Malcolm Halliday: ‘It’s more about a moment.’
Malcolm Halliday’s first career was in insurance. When he decided to call it a day, he did the rounds of his clients to say farewell. ‘One of them said to me, “You never seemed like an insurance broker”,’ says Malcolm. ‘And I took that as a compliment.’
I agree. It’s hard to imagine Malcolm, in suit and tie, toting a briefcase, talking indemnities, assets and agreed values. Cooling-off period. Excess. Risk management. Grace period.
But that was his life in Melbourne for many years. Next, he ran a licensed grocery with his brother. He doesn’t recommend running businesses with family members. Near the end, after another disagreement, he remembers exiting the premises, shouting, ‘I’m looking forward to just being your brother again, not your business partner!’
Then he and wife Jenny bought a paint-roller business. Those were the days when Australians manufactured things. They sold that after ten successful years, moved to NSW and retired to a block between Fairhaven Point Way and Montreal Goldfield—before he and a handful of other history-minded locals realised the cultural value of the old diggings.
Why Fairhaven? ‘Jenny and I used to bring the boys here for holidays,’ he says. ‘We’d stay at Ocean Lake Caravan Park. We loved the place. The beach, the trees. The lake.
‘So when we decided to retire, and found four acres just back from Wallaga Lake, there was no question. And we’d come from the suburbs—we loved the seclusion of an acreage, the freedom.’ That was twenty-seven years ago.
Since then, Malcolm’s been a key member of the team rehabilitating the Montreal Goldfield, abandoned after the digging frenzy of 1880-83, into the cultural asset it is today—after all, he could walk there, through the forest, from his home. He has billeted visiting musicians for the Four Winds Festival—names such as the brilliant pianist Geoffrey Tozer have rehearsed on Malcolm and Jenny’s Schimmel grand.

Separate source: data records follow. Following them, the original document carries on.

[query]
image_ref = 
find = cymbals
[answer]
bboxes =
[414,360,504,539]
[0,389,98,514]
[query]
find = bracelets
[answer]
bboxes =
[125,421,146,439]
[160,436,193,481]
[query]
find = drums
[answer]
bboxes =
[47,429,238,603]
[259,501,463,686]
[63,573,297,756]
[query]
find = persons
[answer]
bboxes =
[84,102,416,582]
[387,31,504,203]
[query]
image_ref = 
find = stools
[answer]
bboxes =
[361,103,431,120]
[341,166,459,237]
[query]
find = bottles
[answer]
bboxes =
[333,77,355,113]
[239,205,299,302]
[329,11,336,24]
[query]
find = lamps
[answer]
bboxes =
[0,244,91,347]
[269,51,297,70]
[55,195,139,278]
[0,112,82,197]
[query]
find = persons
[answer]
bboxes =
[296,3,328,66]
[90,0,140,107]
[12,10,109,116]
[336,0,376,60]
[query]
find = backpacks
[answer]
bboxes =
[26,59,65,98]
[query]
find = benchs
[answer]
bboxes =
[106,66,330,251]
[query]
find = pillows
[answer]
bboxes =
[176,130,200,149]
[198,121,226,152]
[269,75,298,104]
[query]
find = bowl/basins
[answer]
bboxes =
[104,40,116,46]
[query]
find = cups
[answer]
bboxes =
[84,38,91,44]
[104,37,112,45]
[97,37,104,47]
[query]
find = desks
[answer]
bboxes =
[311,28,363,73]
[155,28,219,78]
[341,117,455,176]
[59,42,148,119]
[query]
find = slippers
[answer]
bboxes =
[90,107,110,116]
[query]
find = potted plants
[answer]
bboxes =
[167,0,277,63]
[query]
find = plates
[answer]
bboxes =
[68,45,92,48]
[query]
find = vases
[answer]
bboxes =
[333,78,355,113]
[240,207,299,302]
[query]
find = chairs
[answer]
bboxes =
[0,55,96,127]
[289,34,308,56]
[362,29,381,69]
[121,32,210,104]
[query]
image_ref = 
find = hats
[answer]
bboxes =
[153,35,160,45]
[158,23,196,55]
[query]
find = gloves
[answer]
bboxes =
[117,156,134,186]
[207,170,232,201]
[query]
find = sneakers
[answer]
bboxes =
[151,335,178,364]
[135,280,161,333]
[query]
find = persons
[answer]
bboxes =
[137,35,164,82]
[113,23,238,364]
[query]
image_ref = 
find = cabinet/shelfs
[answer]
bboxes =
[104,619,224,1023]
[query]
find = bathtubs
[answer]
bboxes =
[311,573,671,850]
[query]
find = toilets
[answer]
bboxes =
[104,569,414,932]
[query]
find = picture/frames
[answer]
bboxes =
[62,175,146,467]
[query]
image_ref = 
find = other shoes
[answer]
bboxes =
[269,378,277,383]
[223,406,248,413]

And all the time, in the background, was photography. It started when he was ten. Since 2015 he has been on the Shop7Artspace team, exhibiting his photographs.
When I ask about subject matter, he finds it hard to answer. ‘It’s more about a moment,’ he says. ‘I just get the one shot. I’m not one for setting up, for taking multiple shots.’ Inspired by the 1949 film The Third Man, with its dramatic cinematography—angle shots, use of light—Malcolm took his favourite photo in Budapest in 2010, and another in the basement of a cathedral in Vienna.

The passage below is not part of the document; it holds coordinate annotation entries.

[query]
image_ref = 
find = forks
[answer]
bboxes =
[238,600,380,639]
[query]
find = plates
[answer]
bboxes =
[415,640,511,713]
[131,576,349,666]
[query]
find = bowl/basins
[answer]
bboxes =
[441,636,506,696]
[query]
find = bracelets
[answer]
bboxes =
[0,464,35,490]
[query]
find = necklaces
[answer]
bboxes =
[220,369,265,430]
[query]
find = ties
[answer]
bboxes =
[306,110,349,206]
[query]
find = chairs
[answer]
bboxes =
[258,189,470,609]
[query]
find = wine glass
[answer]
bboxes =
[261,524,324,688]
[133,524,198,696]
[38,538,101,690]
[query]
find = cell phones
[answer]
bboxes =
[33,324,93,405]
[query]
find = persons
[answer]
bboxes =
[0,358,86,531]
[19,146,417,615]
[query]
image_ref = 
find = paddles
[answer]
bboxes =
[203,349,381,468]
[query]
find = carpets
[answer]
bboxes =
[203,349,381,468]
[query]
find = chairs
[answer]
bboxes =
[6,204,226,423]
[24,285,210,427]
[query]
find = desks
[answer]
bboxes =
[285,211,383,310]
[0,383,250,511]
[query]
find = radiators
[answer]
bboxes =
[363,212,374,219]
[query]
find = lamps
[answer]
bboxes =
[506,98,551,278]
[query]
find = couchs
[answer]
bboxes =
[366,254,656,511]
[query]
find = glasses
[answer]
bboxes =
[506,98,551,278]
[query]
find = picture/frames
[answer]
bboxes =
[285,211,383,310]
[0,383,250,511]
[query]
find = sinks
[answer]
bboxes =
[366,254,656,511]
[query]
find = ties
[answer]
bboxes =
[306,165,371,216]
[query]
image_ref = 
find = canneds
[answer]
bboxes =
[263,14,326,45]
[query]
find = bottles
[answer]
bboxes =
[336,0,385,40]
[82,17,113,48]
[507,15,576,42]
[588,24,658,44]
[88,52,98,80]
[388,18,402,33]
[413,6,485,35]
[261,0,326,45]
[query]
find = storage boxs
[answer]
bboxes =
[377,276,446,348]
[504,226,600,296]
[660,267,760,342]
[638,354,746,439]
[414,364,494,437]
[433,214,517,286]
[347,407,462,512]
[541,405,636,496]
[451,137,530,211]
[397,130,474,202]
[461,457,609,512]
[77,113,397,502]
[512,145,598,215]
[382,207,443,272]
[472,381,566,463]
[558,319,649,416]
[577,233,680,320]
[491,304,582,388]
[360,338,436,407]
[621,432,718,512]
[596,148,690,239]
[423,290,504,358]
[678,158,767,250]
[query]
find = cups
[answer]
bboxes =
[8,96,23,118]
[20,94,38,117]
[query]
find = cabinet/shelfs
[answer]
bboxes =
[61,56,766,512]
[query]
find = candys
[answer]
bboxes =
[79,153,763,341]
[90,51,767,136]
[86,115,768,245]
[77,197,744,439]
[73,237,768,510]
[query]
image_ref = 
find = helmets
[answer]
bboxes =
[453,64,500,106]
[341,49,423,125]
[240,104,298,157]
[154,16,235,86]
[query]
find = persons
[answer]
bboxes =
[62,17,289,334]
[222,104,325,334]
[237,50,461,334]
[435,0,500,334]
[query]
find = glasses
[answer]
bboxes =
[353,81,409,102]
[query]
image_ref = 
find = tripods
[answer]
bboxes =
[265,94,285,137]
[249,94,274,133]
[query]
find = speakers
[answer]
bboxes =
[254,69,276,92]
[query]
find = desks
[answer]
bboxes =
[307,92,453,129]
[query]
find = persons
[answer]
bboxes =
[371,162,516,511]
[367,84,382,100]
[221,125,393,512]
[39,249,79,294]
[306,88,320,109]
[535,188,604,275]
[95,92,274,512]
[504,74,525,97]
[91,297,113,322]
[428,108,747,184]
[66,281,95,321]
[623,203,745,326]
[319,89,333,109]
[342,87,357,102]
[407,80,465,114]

Malcolm’s 81 now and last year was diagnosed with a condition that causes weakness of the bones. It’s slowed him down a bit. A lot. But that’s what brought home to him another thing about Fairhaven—the community.

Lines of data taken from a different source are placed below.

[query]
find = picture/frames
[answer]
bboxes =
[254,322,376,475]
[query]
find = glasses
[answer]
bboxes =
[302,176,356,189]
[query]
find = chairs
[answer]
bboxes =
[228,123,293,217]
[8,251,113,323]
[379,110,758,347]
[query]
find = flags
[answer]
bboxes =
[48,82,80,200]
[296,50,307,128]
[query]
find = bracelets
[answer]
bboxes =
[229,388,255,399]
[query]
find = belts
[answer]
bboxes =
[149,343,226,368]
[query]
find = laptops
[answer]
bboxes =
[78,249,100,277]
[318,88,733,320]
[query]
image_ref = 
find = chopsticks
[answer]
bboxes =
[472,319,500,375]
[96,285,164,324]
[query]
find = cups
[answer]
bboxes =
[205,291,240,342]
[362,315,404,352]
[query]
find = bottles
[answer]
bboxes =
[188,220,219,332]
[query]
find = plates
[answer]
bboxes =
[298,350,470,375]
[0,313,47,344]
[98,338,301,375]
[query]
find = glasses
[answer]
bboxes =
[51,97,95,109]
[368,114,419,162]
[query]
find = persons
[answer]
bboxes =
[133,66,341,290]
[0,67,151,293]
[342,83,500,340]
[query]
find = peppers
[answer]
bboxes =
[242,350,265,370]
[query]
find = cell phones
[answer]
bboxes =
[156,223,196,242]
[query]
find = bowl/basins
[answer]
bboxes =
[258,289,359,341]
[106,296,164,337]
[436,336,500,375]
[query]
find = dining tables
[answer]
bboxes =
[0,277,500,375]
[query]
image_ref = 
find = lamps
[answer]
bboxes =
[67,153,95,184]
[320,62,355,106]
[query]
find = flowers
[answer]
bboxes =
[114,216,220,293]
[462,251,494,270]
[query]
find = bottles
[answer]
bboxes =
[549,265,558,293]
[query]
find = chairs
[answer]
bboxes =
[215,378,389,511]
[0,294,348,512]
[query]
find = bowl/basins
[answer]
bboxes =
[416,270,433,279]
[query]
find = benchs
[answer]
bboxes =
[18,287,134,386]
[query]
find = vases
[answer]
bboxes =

‘When the news got out, it was amazing how many people called, or called in. And that was important to me. Very.’
In the May Triangle, Keith Bashford (also of Fairhaven) relates a story in his ‘Odds & Sods’ column—a neighbour had witnessed how hard it had become for Malcolm to get out of his chair, and went home to build a device. It worked. Malcolm was up and about again.
These days, ‘assets’ abound in his life—his family, his community, the environment in which he lives. ‘Agreed value’, no question. ‘Cooling-off period’ is when summer moves on and the lake birds and whales start to migrate north. There an ‘excess’ of love and care from his neighbours and the wider community. As for ‘risk management’, that’s what failed him when his knee gave way and he collapsed on the pavement in Bega recently, resulting in three precious weeks in hospital. But he learned his lesson (which was, ‘I should have listened to Jenny’).
The plan now is for more photography, and more music—playing, and listening. Bach and Beethoven, but also Debussy and the other Impressionists. Malcolm’s ‘grace period’ – that’s twenty-seven years, and counting, of life lived well in a place he loves.